Regular languages and constant communication complexity

Let $L \subseteq A^*$ be a language, and define $f_L\colon A^* \times A^* \to \{0, 1\}$ by $f_L(x, y) = 1$ iff $x\cdot y \in L$. I'm searching for a reference for:

Proposition. $L$ is regular iff the deterministic communication complexity of $f_L$ is constant.

In other words, $L$ is regular iff there exists a two-player protocol $P$ for $f_L$ such that the function $$n \mapsto \max\{\text{comm}(P, x, y) : |x\cdot y| = n\}$$ is bounded by a constant, where $\text{comm}(P, x, y)$ is the number of bits exchanged by Alice and Bob when Alice receives $x$ and Bob $y$, following the protocol $P$.

The only place I could find that is in George Hauser's PhD thesis, 1989, available here, where he also generalizes that to other distributions of the input $x\cdot y$ among Alice and Bob, such that the number of "cuts" is constant.

• Take a language $C$ that is not regular, and define $L = \{c \circ r : c \in C, r \in \{0,1\}^{|c|} \}$. Then $L$ has communication complexity $O(1)$, but it is certainly not regular. What am I missing?

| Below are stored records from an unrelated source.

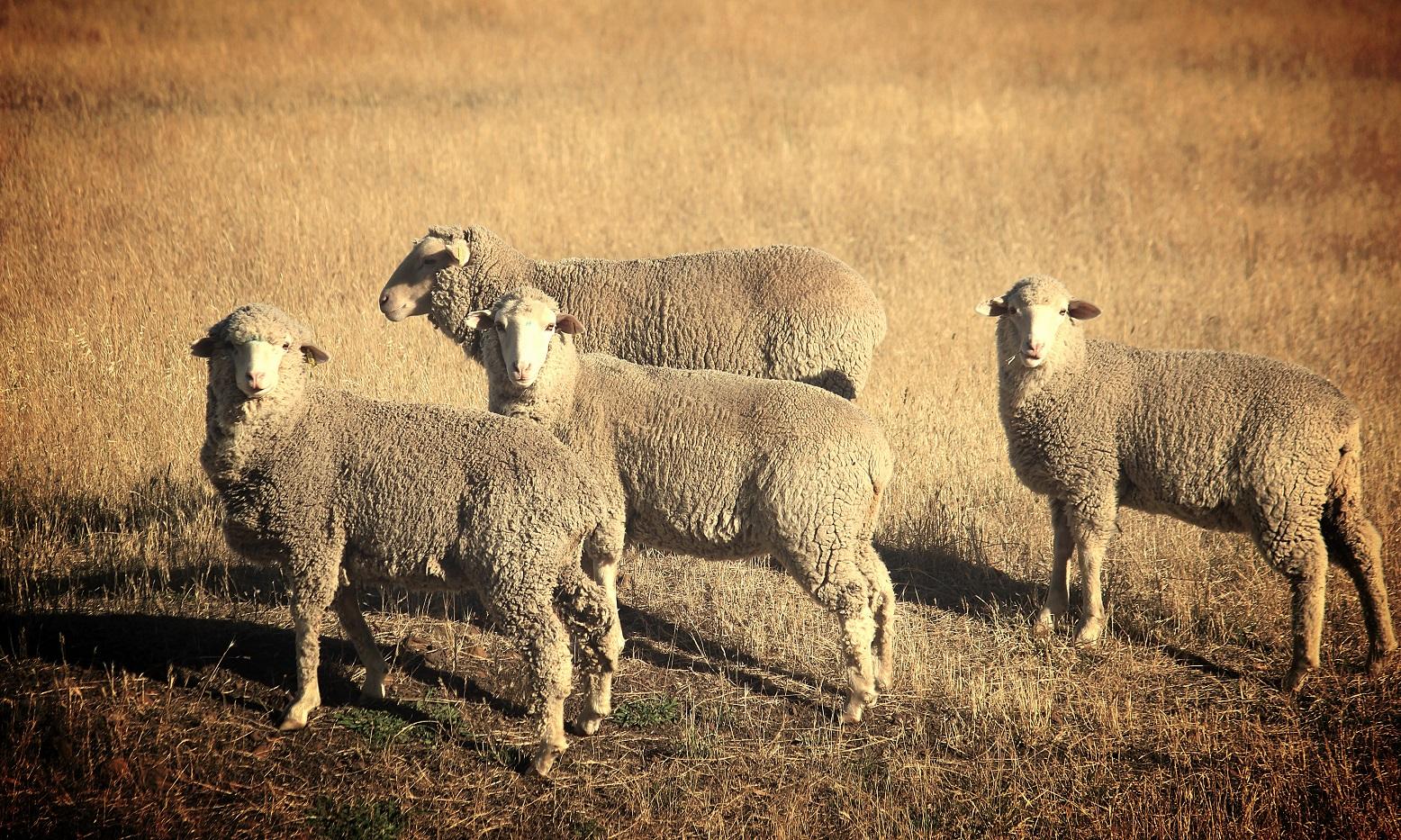 sheeps resized.jpg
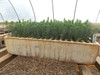Blue Spruce Kaibab Containerized Seedlings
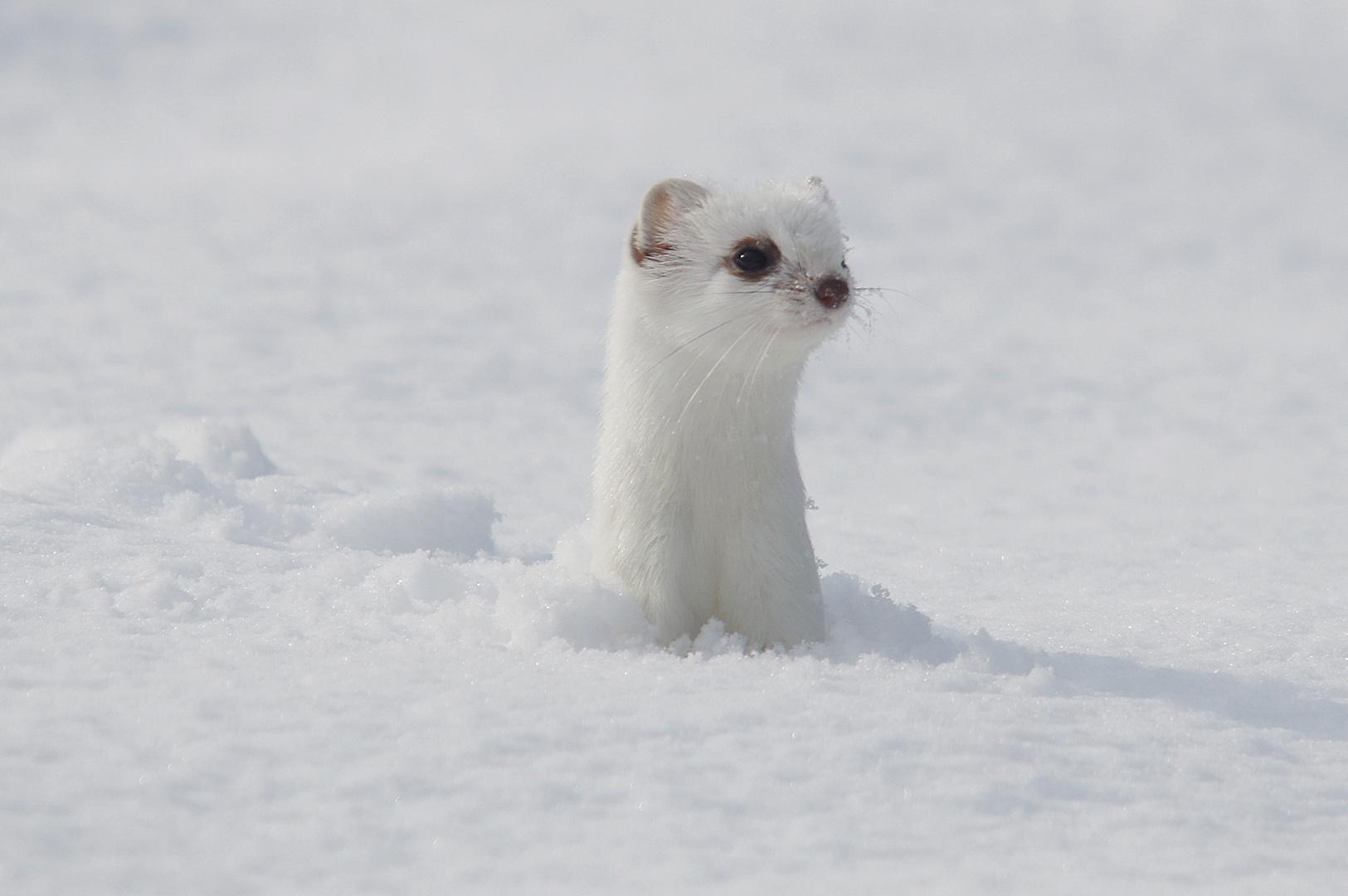 Hermelin im schnee foto bild tiere wildlife s ugetiere bilder auf fotocommunity - Schneebilder kostenlos ...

Commented Dec 15, 2016 at 22:21
• @IgorShinkar: I'm not sure I get precisely what you wrote there, but you seem to be hinting at the classical proof that every language with a single word per length can be transformed into a language with constant communication complexity. However, this assumes that Alice and Bob receive exactly half of the word being tested; here, there is no such assumption, and, in an adversarial way, they should solve the problem given any split of the input. Does that answer your question? Commented Dec 15, 2016 at 22:48
• Oh, I see. So if for any split the CC is constant then $L$ is regular. Commented Dec 15, 2016 at 23:01

For $\Rightarrow$, you have "Communication Complexity", Eyal Kushilevitz in Advances in Computers, Volume 44, 1997 (http://www.sciencedirect.com/science/article/pii/S0065245808603423).
You can also find a section "Communication Complexity and Chomsky Hierarchy" in the book "Communication Complexity and Parallel Computing" by Juraj Hromkovič where it is proven. It may be that $\Leftarrow$ is also proven somewhere in the book but I fail to find it here. The closest thing there seems to be is Exercise 5.2.5.2 but, it is only an exercise (see the whole Chapter 5 too, which extensively study finite automaton but I do not think it explicitly answers your question).
For what it is worth, the proof of both directions looks easy so I think that if you need it in a paper you can sketch it quickly: for $\Rightarrow$, take a finite automaton for $L$ and observe that it is sufficient for Alice to communicate the state she reaches after having read her part of the input. Then Bob finishes the simulation in the automata. For $\Leftarrow$, if you have a protocol bounded by a constant, then $L$ has a finite number of quotient $w^{-1}L = \{u : wu \in L\}$ which is a well-known characterization of regular languages.